What Does Food Waste Say About Us?
By Mary Silfven
At Slow Food Portland, we believe in a world where everyone can access food that is good for them, clean for the planet, and fair to the people who grow and prepare it. We work to transform our broken food system through education, connection, and collective action—values that are at the heart of both the Slow Food Portland and Food Waste Prevention Week, happening this year from April 7–13, 2025.
Food waste is a powerful reflection of everything that is wrong with our food system: overproduction, inequity, environmental harm, and a cultural detachment from the labor, land, and legacy behind what we eat. Our current food policies and systems prioritize profit and convenience at the expense of people and the planet—upholding systems of oppression and extraction. Meanwhile, we face a climate crisis, public health crises, and communities still struggling with food apartheid and diet-related diseases.
Food Waste Prevention Week is a time to slow down and examine these contradictions. How can we waste 30–40% of our food supply while millions in our own communities go hungry? How can we keep treating food like a disposable commodity, when it’s the result of irreplaceable cultural knowledge, human labor, and ecological interdependence?
Reducing food waste is not just about scraps and leftovers. It’s a way to build a better food future.
The Climate and Public Health Case for Preventing Food Waste
Globally, one-third of food grown for human consumption is lost or wasted every year. That’s about 1.3 billion tons of food—and a $2.6 trillion economic loss. In the U.S., that waste is responsible for about 170 million metric tons of CO₂-equivalent emissions annually, which is like running 42 coal-fired power plants. Beyond methane emissions from rotting food, the true climate cost comes from wasting the water, land, energy, and fertilizer used to grow and transport food that never gets eaten.

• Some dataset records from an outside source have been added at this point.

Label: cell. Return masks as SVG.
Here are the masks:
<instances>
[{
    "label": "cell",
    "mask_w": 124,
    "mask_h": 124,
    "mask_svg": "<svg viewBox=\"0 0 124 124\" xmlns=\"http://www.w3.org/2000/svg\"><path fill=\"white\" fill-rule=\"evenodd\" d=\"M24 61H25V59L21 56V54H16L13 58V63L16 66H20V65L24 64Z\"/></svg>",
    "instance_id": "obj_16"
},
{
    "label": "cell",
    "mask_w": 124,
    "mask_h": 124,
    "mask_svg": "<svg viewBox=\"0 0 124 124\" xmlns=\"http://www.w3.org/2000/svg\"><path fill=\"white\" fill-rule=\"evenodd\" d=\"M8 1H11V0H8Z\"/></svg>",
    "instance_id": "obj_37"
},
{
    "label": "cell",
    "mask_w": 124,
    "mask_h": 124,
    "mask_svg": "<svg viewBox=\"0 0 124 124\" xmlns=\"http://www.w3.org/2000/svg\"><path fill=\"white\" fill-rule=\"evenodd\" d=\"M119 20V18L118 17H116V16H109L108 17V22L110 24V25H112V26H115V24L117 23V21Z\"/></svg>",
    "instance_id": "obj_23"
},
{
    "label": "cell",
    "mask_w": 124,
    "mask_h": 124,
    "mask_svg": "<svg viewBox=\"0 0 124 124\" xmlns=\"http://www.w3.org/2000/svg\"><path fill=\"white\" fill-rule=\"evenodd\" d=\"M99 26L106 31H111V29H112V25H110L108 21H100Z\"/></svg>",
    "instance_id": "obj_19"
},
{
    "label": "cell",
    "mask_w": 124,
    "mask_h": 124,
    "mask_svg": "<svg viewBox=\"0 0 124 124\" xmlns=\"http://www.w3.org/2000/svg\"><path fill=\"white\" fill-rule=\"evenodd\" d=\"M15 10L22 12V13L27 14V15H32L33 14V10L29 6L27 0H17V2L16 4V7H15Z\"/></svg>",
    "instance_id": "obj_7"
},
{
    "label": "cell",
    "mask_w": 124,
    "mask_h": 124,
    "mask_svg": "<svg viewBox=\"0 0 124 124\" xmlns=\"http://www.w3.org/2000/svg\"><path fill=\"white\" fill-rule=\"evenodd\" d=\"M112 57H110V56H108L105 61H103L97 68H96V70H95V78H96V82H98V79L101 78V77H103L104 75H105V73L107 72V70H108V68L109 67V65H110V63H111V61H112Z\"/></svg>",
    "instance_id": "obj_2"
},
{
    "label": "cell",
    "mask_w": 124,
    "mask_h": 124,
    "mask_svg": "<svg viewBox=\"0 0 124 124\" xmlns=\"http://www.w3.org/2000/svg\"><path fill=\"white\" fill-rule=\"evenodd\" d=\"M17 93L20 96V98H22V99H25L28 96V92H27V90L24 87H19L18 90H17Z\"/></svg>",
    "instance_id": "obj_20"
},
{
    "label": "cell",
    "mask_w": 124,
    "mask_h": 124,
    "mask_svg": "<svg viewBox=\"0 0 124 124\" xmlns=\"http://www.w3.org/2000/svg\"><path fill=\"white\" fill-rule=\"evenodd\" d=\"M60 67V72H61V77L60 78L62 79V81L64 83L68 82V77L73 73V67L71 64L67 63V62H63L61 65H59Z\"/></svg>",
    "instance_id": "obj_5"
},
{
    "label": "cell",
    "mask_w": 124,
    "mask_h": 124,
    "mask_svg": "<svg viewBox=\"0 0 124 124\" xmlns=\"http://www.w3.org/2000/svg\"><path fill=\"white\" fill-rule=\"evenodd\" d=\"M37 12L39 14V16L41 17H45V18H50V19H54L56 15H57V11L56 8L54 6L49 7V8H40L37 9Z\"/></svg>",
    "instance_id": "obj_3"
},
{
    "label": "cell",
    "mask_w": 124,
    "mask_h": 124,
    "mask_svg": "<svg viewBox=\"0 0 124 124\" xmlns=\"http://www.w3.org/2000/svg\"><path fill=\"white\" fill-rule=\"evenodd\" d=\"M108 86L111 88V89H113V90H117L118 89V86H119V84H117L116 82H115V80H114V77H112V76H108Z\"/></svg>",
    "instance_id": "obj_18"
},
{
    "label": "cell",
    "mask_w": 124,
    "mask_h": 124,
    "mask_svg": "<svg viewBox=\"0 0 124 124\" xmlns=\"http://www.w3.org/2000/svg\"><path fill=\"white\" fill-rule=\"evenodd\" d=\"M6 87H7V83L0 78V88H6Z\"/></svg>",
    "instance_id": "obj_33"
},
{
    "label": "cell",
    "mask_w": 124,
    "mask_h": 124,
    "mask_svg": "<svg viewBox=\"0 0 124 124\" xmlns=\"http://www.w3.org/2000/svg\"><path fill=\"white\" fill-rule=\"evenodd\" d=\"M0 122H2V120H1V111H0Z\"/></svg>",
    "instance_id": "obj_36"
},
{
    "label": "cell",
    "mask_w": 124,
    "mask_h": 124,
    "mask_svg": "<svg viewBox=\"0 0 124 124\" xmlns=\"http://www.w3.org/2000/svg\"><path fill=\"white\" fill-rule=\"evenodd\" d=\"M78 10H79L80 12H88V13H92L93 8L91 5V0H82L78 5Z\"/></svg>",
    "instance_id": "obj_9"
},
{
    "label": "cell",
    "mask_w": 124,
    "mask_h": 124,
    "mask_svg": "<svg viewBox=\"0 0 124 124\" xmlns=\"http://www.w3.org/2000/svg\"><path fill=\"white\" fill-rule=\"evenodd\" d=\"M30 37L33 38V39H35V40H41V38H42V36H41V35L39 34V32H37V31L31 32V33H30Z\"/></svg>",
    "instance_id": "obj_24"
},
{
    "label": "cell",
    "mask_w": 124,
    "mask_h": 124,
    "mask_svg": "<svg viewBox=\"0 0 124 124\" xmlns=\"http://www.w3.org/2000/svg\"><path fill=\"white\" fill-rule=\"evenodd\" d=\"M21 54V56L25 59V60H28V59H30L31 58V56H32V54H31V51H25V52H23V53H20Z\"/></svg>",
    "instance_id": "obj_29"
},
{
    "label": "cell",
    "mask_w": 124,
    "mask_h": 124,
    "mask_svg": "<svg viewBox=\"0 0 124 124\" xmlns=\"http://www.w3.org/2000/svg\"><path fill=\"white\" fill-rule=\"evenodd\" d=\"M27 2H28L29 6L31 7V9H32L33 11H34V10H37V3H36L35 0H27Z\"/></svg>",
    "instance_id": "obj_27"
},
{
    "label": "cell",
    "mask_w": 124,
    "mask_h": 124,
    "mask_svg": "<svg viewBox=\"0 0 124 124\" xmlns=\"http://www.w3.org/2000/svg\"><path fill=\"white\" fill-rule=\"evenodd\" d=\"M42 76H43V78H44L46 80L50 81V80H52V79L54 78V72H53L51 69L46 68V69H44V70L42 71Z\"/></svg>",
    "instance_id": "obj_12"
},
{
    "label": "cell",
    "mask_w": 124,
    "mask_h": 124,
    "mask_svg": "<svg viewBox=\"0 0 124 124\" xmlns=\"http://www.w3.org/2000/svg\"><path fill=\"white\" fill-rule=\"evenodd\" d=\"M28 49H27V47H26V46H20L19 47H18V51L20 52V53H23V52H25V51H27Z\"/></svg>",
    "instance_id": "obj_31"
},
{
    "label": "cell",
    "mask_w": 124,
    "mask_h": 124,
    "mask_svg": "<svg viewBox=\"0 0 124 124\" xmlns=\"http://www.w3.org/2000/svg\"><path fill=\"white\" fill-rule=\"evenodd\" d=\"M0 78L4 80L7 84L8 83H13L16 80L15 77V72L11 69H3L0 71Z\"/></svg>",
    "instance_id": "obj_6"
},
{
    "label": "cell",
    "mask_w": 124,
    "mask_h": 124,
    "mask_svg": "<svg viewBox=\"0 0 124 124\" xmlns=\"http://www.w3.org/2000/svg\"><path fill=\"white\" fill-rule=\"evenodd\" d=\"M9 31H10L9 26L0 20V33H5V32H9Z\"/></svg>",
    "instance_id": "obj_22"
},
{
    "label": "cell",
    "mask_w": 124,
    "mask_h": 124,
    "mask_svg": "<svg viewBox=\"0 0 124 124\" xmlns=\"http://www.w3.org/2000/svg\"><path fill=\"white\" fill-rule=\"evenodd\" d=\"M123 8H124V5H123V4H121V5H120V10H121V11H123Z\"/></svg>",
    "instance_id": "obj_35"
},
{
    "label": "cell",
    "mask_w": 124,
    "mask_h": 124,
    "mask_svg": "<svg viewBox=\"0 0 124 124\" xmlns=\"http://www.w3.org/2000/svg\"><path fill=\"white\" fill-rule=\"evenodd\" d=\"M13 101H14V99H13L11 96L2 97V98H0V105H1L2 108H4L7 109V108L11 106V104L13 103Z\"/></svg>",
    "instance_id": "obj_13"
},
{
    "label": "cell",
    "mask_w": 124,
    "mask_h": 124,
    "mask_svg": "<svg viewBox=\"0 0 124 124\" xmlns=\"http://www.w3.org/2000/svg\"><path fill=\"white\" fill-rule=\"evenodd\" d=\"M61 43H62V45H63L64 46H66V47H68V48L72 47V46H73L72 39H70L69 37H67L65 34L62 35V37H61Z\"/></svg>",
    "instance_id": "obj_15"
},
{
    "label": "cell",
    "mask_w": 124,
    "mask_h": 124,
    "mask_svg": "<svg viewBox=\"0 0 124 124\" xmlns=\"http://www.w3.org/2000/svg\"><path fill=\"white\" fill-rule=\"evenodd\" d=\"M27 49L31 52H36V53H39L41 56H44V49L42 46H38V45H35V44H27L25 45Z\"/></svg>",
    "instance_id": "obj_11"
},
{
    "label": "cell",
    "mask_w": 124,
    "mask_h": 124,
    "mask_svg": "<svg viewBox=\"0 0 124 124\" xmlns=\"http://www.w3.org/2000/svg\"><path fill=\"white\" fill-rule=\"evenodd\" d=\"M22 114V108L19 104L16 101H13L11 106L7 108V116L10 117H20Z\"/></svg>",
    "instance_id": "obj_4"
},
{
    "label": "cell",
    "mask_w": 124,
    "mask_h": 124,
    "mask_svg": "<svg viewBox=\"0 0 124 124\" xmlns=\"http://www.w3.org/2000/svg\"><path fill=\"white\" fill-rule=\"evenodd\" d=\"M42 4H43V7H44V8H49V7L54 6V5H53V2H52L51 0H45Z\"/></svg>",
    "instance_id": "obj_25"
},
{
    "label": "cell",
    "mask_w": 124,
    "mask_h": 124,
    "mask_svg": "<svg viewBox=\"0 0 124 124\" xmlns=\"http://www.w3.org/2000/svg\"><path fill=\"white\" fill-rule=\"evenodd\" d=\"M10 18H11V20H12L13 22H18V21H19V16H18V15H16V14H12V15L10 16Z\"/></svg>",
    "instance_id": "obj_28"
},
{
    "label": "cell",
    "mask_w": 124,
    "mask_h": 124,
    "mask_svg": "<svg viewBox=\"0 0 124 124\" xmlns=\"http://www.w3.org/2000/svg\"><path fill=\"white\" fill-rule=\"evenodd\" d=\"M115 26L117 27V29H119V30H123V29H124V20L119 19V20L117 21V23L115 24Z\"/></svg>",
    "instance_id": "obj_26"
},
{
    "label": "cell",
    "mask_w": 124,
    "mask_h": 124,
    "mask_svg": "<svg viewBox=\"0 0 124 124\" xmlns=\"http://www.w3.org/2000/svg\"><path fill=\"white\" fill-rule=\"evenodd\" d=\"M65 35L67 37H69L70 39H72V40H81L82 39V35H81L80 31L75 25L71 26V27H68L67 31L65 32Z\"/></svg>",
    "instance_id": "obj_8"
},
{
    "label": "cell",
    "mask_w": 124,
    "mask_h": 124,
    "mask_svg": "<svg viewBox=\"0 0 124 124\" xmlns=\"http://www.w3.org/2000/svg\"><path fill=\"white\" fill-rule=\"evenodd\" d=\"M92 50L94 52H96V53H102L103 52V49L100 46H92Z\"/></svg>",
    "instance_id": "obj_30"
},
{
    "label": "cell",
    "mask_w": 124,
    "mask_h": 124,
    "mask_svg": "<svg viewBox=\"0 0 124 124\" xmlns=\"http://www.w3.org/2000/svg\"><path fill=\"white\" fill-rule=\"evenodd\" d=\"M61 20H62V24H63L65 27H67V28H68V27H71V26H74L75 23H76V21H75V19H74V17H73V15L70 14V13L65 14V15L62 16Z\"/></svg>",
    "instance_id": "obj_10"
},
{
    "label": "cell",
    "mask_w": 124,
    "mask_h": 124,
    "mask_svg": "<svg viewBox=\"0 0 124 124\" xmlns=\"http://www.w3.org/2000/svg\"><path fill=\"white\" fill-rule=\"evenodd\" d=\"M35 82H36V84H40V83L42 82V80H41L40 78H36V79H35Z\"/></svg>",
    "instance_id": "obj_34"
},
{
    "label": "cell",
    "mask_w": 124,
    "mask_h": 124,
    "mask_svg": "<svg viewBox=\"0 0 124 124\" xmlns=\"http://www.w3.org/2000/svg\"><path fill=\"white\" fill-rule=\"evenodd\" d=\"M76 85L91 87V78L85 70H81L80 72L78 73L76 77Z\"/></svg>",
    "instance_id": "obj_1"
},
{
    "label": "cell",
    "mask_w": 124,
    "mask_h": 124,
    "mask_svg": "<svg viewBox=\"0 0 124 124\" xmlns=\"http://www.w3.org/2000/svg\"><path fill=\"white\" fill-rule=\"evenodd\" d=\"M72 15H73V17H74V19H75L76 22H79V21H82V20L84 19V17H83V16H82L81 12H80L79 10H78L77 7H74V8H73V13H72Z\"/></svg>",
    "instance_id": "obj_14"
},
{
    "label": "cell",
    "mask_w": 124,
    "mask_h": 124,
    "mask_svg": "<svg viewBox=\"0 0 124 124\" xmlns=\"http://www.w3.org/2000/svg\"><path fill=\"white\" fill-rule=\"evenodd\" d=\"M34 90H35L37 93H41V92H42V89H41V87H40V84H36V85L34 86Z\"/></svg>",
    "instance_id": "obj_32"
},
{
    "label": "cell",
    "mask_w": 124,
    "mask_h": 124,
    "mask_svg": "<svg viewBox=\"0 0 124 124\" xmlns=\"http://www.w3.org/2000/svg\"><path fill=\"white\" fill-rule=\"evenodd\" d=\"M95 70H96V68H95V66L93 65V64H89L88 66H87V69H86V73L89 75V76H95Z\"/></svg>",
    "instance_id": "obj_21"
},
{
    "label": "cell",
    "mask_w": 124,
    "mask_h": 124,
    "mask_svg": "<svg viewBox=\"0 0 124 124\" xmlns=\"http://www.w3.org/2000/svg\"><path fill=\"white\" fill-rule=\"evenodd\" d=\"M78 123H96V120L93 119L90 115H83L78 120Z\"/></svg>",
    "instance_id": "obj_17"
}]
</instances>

According to Project Drawdown, cutting global food waste in half by 2050 could prevent 88.5 gigatons of CO₂-equivalent emissions. A 75% reduction would prevent over 100 gigatons, while also saving:
75 million acres of land
3.2 trillion gallons of water
6.35 billion kilograms of nitrogen fertilizer
This is not just good for ecosystems—it’s a public health imperative. A healthier planet means healthier people. A more just food system means stronger, more resilient communities.
A Slow Food Approach to Prevention
In the U.S., most food is wasted at the consumer level. We throw food away because it looks imperfect, because we overbuy, or because we misunderstand expiration dates. These habits are driven by a culture that values speed, abundance, and appearance over respect, relationship, and intention.
A Slow Food approach to food waste prevention means:
Nourishing cultural and biological diversity: valuing “ugly” produce, heirloom varieties, and traditional preservation techniques that reduce spoilage.
Learning and sharing: teaching each other how to store, preserve, and cook with what we have—and honoring the food knowledge of BIPOC communities, elders, and farmers.
Changing systems, not just behaviors: advocating for policy shifts like standardized date labeling, better food recovery infrastructure, and community-based food rescue programs.
Food Justice Means Wasting Less and Feeding More
No food system can be called equitable when we waste vast amounts of food while people in our communities go hungry. Reducing food waste is one way to reclaim food from a system of exploitation and restore it to a place of dignity and care. But redistribution isn’t enough. We must also ensure that people have access to nutritious, culturally appropriate, and affordable food—not just surplus or “rescued” items.
This is about reimagining our entire relationship with food: shifting from transactions to traditions, from extraction to reciprocity. It’s about slowing down and asking hard questions. What do we truly value? And what kind of food system are we building for future generations?
Take Action During Food Waste Prevention Week
This April, Slow Food Portland invites you to join us in:
Cooking with what you already have at home before buying more
Celebrating the imperfect, seasonal, and overlooked ingredients
Hosting a “leftovers potluck” or a fermentation workshop in your community
Advocating for change: support food policy that reduces waste and promotes equity
Learning from those on the frontlines of food justice, especially BIPOC-led efforts
Together, we can reclaim food from waste and rebuild a food system that reflects our deepest values.
Because food is too precious to waste—and too powerful not to transform.